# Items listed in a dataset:

--------------------------------------------------

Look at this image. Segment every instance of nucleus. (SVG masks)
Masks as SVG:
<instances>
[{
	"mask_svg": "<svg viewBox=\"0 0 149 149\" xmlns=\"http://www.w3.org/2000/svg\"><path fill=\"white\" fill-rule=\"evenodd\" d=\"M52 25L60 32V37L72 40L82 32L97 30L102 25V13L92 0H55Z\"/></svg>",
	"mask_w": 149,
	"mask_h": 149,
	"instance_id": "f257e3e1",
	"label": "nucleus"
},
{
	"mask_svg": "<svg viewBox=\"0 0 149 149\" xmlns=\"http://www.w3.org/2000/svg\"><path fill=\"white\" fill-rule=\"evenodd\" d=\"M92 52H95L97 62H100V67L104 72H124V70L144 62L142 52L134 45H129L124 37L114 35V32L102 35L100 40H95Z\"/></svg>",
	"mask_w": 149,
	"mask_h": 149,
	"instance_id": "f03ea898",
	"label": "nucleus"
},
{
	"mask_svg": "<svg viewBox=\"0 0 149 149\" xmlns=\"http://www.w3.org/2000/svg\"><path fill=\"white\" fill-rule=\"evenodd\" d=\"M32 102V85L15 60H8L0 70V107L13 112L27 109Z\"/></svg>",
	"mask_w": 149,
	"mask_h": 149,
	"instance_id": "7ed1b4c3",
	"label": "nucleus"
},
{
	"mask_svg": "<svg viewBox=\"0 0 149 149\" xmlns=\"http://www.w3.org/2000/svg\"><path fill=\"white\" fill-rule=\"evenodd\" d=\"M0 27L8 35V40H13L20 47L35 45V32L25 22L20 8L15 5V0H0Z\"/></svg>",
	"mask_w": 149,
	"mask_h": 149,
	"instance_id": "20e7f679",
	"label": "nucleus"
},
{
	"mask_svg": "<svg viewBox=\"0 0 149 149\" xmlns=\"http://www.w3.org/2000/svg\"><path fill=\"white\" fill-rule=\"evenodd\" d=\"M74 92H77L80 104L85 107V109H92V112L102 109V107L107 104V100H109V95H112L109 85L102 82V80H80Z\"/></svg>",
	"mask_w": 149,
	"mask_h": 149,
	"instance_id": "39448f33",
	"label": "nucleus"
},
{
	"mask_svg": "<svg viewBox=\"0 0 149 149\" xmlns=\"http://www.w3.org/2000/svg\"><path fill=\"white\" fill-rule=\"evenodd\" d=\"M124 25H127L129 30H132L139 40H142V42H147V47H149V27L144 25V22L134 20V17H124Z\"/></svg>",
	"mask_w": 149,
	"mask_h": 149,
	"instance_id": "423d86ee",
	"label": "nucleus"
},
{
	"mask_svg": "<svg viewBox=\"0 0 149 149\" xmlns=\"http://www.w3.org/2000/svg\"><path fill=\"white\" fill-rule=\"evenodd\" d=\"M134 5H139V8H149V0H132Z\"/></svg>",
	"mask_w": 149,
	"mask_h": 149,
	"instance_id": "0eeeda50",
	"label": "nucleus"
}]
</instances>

--------------------------------------------------

Edit the material above so that each "mask_svg" becomes "outline_svg", leaving everything else unchanged.

Look at this image. Segment every instance of nucleus. (SVG masks)
Masks as SVG:
<instances>
[{
	"outline_svg": "<svg viewBox=\"0 0 149 149\" xmlns=\"http://www.w3.org/2000/svg\"><path fill=\"white\" fill-rule=\"evenodd\" d=\"M52 25L60 32V37L72 40L82 32L97 30L102 25V13L92 0H55Z\"/></svg>",
	"mask_w": 149,
	"mask_h": 149,
	"instance_id": "f257e3e1",
	"label": "nucleus"
},
{
	"outline_svg": "<svg viewBox=\"0 0 149 149\" xmlns=\"http://www.w3.org/2000/svg\"><path fill=\"white\" fill-rule=\"evenodd\" d=\"M92 52H95L97 62H100V67L104 72H124V70L144 62L142 52L134 45H129L124 37L114 35V32L102 35L100 40H95Z\"/></svg>",
	"mask_w": 149,
	"mask_h": 149,
	"instance_id": "f03ea898",
	"label": "nucleus"
},
{
	"outline_svg": "<svg viewBox=\"0 0 149 149\" xmlns=\"http://www.w3.org/2000/svg\"><path fill=\"white\" fill-rule=\"evenodd\" d=\"M32 102V85L15 60H8L0 70V107L13 112L27 109Z\"/></svg>",
	"mask_w": 149,
	"mask_h": 149,
	"instance_id": "7ed1b4c3",
	"label": "nucleus"
},
{
	"outline_svg": "<svg viewBox=\"0 0 149 149\" xmlns=\"http://www.w3.org/2000/svg\"><path fill=\"white\" fill-rule=\"evenodd\" d=\"M0 27L8 35V40H13L20 47L35 45V32L25 22L20 8L15 5V0H0Z\"/></svg>",
	"mask_w": 149,
	"mask_h": 149,
	"instance_id": "20e7f679",
	"label": "nucleus"
},
{
	"outline_svg": "<svg viewBox=\"0 0 149 149\" xmlns=\"http://www.w3.org/2000/svg\"><path fill=\"white\" fill-rule=\"evenodd\" d=\"M74 92H77L80 104L85 107V109H92V112L102 109V107L107 104V100H109V95H112L109 85L102 82V80H80Z\"/></svg>",
	"mask_w": 149,
	"mask_h": 149,
	"instance_id": "39448f33",
	"label": "nucleus"
},
{
	"outline_svg": "<svg viewBox=\"0 0 149 149\" xmlns=\"http://www.w3.org/2000/svg\"><path fill=\"white\" fill-rule=\"evenodd\" d=\"M124 25H127L129 30H132L139 40H142V42H147V47H149V27L144 25V22L134 20V17H124Z\"/></svg>",
	"mask_w": 149,
	"mask_h": 149,
	"instance_id": "423d86ee",
	"label": "nucleus"
},
{
	"outline_svg": "<svg viewBox=\"0 0 149 149\" xmlns=\"http://www.w3.org/2000/svg\"><path fill=\"white\" fill-rule=\"evenodd\" d=\"M134 5H139V8H149V0H132Z\"/></svg>",
	"mask_w": 149,
	"mask_h": 149,
	"instance_id": "0eeeda50",
	"label": "nucleus"
}]
</instances>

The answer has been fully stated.